Why don’t we have more female judges?

What we don’t know about the federal judiciary

Parliamentarian of the Year Irwin Cotler. (Blair Gable for Maclean's)

Irwin Cotler. (Blair Gable for Maclean’s)

Two months ago, Liberal MP Irwin Cotler filed another of his splendidly comprehensive order-paper questions in the House, this one seeking a breakdown of judicial appointments and candidates between 1993 and 2014—specifically along gender, linguistic, ethnic and geographic lines. In all, Cotler put several dozen questions to the government. But the justice department responded only to say that it could not answer the questions within the statutory 45-day deadline.

I’ve uploaded a copy of Cotler’s question and the department’s response here.

This can be added to both the current discussion about the government’s general ability or willingness to respond to order-paper questions and last summer’s discussion about female representation on the federal bench.

The latter discussion started when Peter MacKay was reported to have said that women weren’t applying for judicial appointments in sufficient number. MacKay then claimed to have been misquoted and further asserted that the Conservative government had appointed more women to the bench than had the previous Liberal government. But, as I reported at the time, MacKay was conflating two different measures, and his claim of an increase in appointments didn’t line up with the available research. For a full understanding of the situation, we needed to know at what rate women were applying for judicial appointments.

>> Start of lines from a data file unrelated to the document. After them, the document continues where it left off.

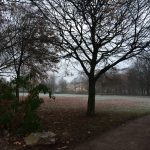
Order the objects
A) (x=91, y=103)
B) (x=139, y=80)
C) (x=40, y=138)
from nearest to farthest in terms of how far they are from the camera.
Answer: (x=40, y=138), (x=91, y=103), (x=139, y=80)

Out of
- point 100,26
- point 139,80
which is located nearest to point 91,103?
point 100,26

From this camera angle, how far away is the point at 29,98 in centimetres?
1267

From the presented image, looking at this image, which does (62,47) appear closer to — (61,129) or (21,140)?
(61,129)

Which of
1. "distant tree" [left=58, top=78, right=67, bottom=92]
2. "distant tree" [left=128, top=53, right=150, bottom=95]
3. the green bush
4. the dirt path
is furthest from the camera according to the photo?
"distant tree" [left=58, top=78, right=67, bottom=92]

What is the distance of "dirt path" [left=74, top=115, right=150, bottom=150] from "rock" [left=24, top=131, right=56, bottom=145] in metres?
1.13

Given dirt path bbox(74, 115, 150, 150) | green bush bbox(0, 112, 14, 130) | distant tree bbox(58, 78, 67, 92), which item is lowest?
dirt path bbox(74, 115, 150, 150)

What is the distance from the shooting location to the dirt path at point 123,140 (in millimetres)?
10328

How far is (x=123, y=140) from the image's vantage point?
37.2ft

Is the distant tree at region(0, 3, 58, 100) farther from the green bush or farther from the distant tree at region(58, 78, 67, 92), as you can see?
the distant tree at region(58, 78, 67, 92)

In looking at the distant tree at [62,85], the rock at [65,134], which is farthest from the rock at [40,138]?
the distant tree at [62,85]

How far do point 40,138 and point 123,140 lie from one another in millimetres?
3042

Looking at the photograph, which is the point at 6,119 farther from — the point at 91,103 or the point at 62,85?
the point at 62,85

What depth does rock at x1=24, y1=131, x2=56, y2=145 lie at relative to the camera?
1078 cm

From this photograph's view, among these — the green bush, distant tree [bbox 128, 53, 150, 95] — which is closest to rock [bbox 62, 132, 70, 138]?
the green bush
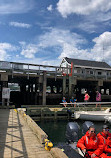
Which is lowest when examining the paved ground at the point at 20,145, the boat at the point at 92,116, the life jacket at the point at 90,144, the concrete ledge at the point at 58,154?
the boat at the point at 92,116

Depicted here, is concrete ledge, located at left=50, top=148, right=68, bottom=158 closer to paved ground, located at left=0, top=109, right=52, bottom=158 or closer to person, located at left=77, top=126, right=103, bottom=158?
paved ground, located at left=0, top=109, right=52, bottom=158

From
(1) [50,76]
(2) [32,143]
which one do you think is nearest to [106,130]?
(2) [32,143]

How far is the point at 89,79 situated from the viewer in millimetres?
19266

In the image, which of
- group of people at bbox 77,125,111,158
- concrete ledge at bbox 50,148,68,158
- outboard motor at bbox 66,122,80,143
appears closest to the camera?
concrete ledge at bbox 50,148,68,158

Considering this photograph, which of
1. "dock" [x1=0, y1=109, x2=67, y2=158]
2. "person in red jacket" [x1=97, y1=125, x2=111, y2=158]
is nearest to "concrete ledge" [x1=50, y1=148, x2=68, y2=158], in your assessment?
"dock" [x1=0, y1=109, x2=67, y2=158]

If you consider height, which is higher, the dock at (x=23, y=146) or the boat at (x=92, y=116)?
the dock at (x=23, y=146)

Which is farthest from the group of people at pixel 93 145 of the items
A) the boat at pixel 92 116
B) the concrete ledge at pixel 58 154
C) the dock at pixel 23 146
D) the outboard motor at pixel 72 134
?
the boat at pixel 92 116

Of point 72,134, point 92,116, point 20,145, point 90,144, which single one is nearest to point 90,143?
point 90,144

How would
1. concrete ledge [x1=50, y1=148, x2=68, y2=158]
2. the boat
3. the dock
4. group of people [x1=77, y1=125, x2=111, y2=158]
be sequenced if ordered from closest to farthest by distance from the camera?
concrete ledge [x1=50, y1=148, x2=68, y2=158] < group of people [x1=77, y1=125, x2=111, y2=158] < the dock < the boat

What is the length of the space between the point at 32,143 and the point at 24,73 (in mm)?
11277

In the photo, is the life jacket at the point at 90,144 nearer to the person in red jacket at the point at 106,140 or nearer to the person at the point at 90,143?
the person at the point at 90,143

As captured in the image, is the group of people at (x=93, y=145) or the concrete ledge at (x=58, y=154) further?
the group of people at (x=93, y=145)

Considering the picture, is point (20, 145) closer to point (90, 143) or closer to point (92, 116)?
point (90, 143)

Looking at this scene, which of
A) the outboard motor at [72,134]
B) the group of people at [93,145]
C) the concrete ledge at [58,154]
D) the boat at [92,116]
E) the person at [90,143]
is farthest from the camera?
the boat at [92,116]
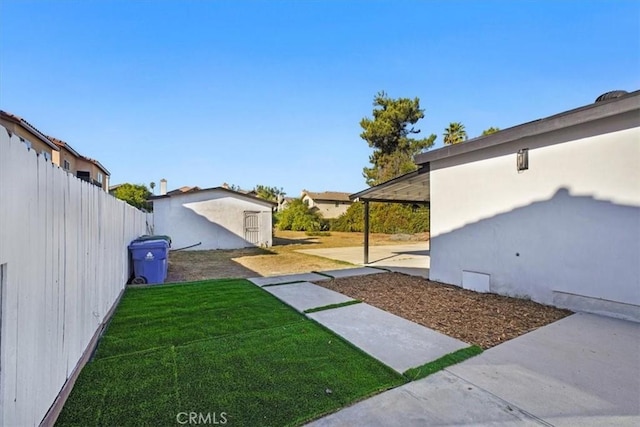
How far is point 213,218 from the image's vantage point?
1656cm

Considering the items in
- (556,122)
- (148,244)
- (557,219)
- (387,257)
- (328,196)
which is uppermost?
(328,196)

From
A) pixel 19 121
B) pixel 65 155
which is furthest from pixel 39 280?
pixel 65 155

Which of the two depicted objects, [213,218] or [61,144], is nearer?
[61,144]

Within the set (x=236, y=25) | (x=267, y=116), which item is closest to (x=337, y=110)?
(x=267, y=116)

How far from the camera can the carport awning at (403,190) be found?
8.30 meters

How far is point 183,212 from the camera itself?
52.4 ft

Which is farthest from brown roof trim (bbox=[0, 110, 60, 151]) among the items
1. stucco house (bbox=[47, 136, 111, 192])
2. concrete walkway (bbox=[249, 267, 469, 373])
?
concrete walkway (bbox=[249, 267, 469, 373])

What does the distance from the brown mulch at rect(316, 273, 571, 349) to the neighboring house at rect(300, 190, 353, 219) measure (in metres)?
36.5

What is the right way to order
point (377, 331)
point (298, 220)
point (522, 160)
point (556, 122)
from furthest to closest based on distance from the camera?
point (298, 220), point (522, 160), point (556, 122), point (377, 331)

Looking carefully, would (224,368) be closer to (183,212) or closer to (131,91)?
(131,91)

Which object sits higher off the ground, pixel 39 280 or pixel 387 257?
pixel 39 280

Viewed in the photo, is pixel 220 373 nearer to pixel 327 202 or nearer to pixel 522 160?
pixel 522 160

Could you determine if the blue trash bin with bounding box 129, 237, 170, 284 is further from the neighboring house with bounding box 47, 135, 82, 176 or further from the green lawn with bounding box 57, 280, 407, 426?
the neighboring house with bounding box 47, 135, 82, 176

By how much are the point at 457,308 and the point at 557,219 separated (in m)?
2.27
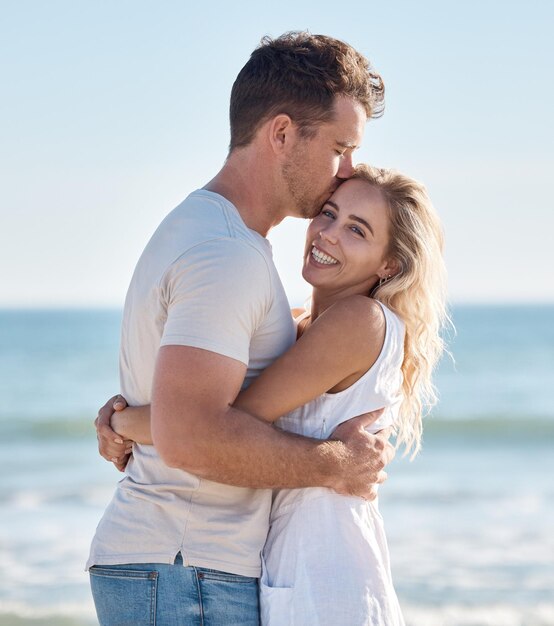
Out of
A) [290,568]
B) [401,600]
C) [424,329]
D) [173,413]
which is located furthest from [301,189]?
[401,600]

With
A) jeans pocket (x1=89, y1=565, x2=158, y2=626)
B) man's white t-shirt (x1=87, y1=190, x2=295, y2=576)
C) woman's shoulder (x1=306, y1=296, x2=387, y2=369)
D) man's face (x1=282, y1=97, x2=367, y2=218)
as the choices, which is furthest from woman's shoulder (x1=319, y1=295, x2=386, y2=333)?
jeans pocket (x1=89, y1=565, x2=158, y2=626)

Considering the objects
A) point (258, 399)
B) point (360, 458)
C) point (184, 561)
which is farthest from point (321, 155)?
point (184, 561)

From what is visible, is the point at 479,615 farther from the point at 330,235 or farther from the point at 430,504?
the point at 330,235

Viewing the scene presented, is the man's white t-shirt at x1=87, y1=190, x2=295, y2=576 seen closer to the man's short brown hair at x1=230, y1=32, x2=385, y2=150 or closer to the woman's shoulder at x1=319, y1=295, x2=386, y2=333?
the woman's shoulder at x1=319, y1=295, x2=386, y2=333

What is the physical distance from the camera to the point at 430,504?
10.7 m

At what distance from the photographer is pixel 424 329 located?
3.24 m

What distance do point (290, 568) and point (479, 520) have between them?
780cm

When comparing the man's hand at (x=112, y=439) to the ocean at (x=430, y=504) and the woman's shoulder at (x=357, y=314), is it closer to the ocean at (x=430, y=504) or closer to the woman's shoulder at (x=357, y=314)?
the woman's shoulder at (x=357, y=314)

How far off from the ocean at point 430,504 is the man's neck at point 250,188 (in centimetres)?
460

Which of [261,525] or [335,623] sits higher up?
[261,525]

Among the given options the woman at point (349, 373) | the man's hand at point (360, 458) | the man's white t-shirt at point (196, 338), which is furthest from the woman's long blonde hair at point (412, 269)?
the man's white t-shirt at point (196, 338)

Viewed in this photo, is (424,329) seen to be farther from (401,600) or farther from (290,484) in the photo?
(401,600)

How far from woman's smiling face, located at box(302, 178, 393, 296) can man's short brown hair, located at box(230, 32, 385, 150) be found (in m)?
0.27

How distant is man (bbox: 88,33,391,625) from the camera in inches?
99.3
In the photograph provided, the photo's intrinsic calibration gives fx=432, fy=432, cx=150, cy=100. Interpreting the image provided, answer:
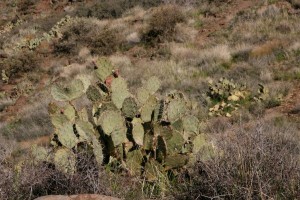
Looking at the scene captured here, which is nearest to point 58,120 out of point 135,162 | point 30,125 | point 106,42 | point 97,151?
point 97,151

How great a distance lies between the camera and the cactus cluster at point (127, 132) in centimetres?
410

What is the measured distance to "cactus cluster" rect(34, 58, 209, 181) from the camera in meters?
4.10

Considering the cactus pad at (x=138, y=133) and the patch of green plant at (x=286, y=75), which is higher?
the cactus pad at (x=138, y=133)

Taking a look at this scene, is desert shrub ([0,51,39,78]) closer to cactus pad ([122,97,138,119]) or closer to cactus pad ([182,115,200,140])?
cactus pad ([122,97,138,119])

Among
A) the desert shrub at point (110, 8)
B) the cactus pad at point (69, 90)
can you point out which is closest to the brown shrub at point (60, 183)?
the cactus pad at point (69, 90)

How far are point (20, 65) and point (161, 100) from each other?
588 inches

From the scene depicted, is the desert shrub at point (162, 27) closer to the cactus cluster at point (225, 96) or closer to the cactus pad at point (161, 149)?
the cactus cluster at point (225, 96)

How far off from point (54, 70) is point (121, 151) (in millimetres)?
13620

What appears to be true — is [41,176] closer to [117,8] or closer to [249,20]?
[249,20]

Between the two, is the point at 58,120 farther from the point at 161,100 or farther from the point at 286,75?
the point at 286,75

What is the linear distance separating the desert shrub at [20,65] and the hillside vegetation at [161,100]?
5 cm

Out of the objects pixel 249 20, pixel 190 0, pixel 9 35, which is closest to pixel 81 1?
pixel 9 35

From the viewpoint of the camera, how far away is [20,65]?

I sought official answers on appointments and applications at the time, but got nowhere.

From the annals of past order-paper questions, Cotler has been able to unlock some information about judicial appointments. Two years ago, he received a breakdown (pdf) by gender of appointments made from 2006 to 2012 and a breakdown (pdf) of candidates by language.

The justice minister’s office explains that in the case of Cotler’s most recent question, there simply wasn’t enough time to do what would have had to have been done to answer Cotler’s questions.

In the order-paper question that Mr. Cotler tabled last December, Q-836, he was asking the department to go back through 21 years of information, a great deal of which would require a manual search of the paper records. The department only has 45 days to answer order-paper questions and there was just not enough time.

It does seem like a rather large project.

Cotler and Liberal MP Sean Casey today released a statement calling for greater diversity on the bench and the questions raised by last year’s controversy—whatever Peter MacKay said or didn’t say—still seem worthwhile. While Ontario publishes information on applicants for judicial publications, we have no such data for federal appointments. At what rate are women applying to be federal judges? How has that rate changed over time? And how has the rate of appointment of women changed over time? Those don’t seem like questions for which it would be unreasonable to expect answers to be somehow procured.